I have found my new favorite author: Robin Benway. I love, love, love her writing. It's witty and sarcastic and, did I say witty? I'm reading Audrey, Wait! and can't put it down ( I was up til 1:30 am last night reading with one eye closed). I can't wait for her next book, The Extraordinary Secrets of April, May, & June. AND the fun part is I found out about her through a blog where someone did a review.
My next boring thing is...oh yeah, I have struggled all of my life to find my niche with writing. I've always known I wasn't interested in sci-fi or fantasy, but besides that it's been up in the air. I love horror and thriller films so I came up with (what I thought were) good ideas and set to writing screenplays. Turns out I'm not good at writing thrillers and my horror story depressed me (though I will finish that one someday!).

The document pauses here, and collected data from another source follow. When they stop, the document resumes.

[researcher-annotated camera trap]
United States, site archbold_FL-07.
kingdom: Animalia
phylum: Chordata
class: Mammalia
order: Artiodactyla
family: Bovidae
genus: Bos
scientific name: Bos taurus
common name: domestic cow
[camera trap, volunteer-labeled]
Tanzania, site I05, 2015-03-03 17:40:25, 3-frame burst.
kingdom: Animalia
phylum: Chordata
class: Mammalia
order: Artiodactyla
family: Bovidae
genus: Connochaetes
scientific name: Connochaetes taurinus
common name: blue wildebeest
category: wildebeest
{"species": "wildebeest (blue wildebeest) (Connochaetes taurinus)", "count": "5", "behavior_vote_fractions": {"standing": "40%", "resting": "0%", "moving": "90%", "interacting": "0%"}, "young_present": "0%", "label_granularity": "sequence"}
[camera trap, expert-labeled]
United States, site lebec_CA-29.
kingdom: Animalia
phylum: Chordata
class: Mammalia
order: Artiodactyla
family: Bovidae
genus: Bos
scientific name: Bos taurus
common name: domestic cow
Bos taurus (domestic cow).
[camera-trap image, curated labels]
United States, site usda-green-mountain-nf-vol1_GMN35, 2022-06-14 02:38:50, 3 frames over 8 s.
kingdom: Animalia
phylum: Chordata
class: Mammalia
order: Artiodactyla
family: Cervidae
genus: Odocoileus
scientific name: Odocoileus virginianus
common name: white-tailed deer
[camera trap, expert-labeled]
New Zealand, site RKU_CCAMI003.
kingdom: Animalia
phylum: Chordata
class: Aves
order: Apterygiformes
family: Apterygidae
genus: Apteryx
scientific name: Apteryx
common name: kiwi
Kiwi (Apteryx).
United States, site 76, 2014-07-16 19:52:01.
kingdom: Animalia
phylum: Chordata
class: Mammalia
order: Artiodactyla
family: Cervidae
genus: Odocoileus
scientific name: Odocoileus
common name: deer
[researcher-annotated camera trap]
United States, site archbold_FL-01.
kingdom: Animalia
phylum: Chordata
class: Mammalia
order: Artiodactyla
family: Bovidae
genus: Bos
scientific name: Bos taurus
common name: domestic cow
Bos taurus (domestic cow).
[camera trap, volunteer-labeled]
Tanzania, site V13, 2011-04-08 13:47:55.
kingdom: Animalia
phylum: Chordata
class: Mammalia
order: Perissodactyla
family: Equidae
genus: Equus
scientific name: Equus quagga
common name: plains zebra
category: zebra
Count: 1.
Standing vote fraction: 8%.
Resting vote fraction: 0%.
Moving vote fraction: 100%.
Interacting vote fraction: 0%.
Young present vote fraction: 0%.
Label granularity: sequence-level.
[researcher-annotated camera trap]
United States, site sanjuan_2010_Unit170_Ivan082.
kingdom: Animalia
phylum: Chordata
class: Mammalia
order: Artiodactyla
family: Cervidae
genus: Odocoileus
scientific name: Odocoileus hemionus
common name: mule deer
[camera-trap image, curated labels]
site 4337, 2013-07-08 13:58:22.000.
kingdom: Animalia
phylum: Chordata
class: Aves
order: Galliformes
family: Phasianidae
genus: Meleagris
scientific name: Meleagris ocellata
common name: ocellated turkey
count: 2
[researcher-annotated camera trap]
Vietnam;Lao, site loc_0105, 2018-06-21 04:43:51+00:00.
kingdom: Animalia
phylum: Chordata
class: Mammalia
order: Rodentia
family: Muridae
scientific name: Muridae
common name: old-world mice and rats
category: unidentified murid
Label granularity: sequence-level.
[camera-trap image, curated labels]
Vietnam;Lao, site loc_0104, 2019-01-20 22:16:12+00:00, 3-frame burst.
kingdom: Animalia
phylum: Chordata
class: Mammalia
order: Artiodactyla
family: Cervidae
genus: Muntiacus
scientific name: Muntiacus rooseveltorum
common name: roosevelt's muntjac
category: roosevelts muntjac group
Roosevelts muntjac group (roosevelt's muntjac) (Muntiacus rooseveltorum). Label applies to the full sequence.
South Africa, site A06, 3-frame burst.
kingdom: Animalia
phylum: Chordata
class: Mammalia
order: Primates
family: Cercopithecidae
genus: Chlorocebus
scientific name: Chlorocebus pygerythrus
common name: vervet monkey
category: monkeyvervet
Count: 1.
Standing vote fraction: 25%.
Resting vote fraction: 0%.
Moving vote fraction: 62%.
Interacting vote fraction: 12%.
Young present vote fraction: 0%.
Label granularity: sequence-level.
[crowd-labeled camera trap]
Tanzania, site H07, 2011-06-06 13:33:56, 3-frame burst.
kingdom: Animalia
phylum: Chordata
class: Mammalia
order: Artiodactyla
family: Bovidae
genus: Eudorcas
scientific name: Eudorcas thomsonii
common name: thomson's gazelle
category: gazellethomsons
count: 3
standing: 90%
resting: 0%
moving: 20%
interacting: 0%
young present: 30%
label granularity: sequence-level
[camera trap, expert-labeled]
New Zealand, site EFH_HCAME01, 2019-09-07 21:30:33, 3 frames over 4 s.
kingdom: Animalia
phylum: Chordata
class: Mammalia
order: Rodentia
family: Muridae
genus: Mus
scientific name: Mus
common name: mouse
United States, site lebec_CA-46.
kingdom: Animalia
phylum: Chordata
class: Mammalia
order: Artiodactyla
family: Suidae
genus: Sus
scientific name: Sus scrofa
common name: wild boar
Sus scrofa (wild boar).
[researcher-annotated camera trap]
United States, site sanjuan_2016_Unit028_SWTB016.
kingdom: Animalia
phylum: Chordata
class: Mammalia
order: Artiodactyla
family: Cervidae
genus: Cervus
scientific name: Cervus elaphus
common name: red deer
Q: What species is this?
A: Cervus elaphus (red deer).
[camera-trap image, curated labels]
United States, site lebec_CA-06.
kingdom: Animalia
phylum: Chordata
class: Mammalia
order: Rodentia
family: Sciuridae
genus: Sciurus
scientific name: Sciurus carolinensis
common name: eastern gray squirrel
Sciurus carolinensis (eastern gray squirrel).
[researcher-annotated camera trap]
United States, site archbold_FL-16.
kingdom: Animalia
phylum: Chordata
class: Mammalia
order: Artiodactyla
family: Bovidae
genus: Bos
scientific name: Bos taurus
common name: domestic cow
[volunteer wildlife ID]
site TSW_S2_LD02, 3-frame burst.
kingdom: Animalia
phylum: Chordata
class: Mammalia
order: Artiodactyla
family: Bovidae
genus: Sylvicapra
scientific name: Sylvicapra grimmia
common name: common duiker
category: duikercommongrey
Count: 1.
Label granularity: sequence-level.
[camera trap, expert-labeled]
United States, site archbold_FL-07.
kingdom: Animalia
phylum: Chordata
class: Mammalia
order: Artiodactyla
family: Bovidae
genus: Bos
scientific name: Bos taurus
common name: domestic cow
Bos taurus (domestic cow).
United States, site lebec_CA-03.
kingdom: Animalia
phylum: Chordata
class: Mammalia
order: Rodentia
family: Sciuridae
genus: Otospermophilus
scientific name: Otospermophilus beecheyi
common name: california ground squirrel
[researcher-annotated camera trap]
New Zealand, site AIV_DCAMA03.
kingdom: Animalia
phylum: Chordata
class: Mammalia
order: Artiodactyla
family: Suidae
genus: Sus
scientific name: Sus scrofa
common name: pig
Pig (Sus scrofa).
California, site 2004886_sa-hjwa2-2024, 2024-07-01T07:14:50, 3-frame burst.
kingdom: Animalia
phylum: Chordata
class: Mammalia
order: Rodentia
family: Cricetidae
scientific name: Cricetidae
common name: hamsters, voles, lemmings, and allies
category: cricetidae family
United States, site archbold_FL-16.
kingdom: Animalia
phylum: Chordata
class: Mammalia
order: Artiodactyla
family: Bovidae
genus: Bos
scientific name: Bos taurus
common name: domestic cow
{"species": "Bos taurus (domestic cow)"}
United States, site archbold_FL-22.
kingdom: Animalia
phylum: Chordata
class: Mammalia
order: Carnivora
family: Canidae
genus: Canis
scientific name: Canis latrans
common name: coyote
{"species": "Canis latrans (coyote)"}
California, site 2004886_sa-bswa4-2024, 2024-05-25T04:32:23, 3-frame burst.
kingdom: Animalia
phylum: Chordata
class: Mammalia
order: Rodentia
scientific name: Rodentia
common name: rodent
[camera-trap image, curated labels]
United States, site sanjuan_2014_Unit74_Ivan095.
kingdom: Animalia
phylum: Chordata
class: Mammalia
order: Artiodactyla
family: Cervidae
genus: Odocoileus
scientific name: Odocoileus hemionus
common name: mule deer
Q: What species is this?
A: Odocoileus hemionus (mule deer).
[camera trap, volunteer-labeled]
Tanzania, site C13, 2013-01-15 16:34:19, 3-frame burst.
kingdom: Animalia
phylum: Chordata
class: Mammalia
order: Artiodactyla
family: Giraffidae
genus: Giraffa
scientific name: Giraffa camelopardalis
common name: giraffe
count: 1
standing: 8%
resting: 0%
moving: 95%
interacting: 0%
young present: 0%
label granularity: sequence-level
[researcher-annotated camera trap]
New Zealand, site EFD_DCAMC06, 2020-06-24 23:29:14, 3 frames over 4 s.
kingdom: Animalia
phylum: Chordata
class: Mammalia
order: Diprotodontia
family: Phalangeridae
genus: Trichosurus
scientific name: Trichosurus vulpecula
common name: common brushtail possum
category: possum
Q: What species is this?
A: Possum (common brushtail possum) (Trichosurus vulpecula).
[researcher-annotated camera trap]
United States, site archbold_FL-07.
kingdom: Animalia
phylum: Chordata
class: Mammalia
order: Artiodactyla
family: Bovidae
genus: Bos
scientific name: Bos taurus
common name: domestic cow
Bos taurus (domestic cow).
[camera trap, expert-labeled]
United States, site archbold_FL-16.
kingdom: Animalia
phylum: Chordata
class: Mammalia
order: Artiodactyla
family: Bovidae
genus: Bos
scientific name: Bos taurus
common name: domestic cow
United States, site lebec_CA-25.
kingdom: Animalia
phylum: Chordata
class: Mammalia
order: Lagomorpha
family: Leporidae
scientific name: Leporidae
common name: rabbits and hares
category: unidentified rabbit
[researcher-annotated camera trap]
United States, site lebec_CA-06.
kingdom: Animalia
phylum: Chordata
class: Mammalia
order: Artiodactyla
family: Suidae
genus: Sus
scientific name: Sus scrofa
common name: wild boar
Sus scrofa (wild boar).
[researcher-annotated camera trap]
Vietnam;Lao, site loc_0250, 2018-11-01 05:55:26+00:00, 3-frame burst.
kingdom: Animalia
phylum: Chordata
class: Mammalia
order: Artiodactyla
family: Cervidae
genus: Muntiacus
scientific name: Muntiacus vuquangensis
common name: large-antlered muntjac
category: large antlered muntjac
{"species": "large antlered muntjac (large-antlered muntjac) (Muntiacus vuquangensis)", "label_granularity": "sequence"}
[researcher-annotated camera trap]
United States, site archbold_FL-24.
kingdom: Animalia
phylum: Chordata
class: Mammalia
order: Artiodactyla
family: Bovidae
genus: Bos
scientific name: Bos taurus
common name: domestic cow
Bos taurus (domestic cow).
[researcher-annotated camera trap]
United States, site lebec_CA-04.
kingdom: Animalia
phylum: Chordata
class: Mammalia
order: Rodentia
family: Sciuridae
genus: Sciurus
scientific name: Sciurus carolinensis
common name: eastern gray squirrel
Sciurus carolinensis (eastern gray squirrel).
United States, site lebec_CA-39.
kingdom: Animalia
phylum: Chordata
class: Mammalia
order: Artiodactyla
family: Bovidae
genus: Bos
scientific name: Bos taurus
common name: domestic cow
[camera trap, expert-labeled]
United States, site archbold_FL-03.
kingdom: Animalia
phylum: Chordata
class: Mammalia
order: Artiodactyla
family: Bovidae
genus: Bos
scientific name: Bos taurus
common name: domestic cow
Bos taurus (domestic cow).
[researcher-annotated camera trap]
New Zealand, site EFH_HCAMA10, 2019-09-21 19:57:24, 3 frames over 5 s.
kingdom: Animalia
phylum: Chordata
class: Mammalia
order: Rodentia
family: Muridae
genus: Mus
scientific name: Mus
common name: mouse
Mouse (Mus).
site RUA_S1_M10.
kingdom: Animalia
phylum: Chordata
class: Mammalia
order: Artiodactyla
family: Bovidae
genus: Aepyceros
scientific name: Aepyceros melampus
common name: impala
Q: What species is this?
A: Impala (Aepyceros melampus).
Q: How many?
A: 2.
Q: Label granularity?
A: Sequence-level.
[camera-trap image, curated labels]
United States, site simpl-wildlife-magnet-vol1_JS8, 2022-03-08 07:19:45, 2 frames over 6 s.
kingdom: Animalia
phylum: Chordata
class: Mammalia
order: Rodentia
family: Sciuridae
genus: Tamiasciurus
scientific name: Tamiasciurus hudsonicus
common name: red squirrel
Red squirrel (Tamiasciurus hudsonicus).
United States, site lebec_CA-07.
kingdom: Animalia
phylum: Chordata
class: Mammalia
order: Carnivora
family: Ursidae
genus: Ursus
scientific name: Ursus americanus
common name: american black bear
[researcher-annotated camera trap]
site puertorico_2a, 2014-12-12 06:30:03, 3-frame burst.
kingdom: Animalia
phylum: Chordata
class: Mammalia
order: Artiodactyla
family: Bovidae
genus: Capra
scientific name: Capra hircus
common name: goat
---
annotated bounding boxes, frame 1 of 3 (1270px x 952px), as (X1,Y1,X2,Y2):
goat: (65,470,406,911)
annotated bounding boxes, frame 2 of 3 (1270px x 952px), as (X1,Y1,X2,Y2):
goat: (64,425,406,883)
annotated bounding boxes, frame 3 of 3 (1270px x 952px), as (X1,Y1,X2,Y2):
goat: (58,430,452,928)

I came up with a (again, what I think is) good YA story idea a few months ago. I outlined all of the characters, some of the plot and dialogue. Then that voice set in.
The one that tells me it's not such a good idea and who do I think I'm kidding, I'll never finish this story. Well, it didn't take much to convince me. I put it aside and moved back to the adult novel I started years ago. The one I have 75K words on, and the one whose main character I like and think is funny. I gave it to two readers and got great feedback on it. Now I have a ton of rewriting to do. But.....I don't want to work on it anymore. For now.
This is my pattern:
- Get excited.
- Write tons of notes and ideas for story.
- Realize how stupid/boring/depressing the idea is.
- Look through old stuff and/or start something new.
- Again and again.
I get so mad and discouraged at myself for doing this over and over. The only things I"ve ever finished are two short films. I know that's an accomplishment, but come on! It's not like I have a lack of ideas. I have about a million just waiting to be written about. And I have about a hundred characters spread out over many stories just hanging around wondering where I went.
Ok, so this turned out to be a longer post than I originally thought. But my point is (and I do have one) that I really love YA. I think it's because I still feel like an awkward teenager deep down (regardless of the fact my husband says I act like a 10 year old boy). I still do and say silly things, I'm sarcastic (I actually bite my tongue so I don't say things to people that I know will sound teenagerish), and I'm embarrassing (just ask my husband).
Does anybody else struggle with sticking with a project? Do you juggle more than one in different genres?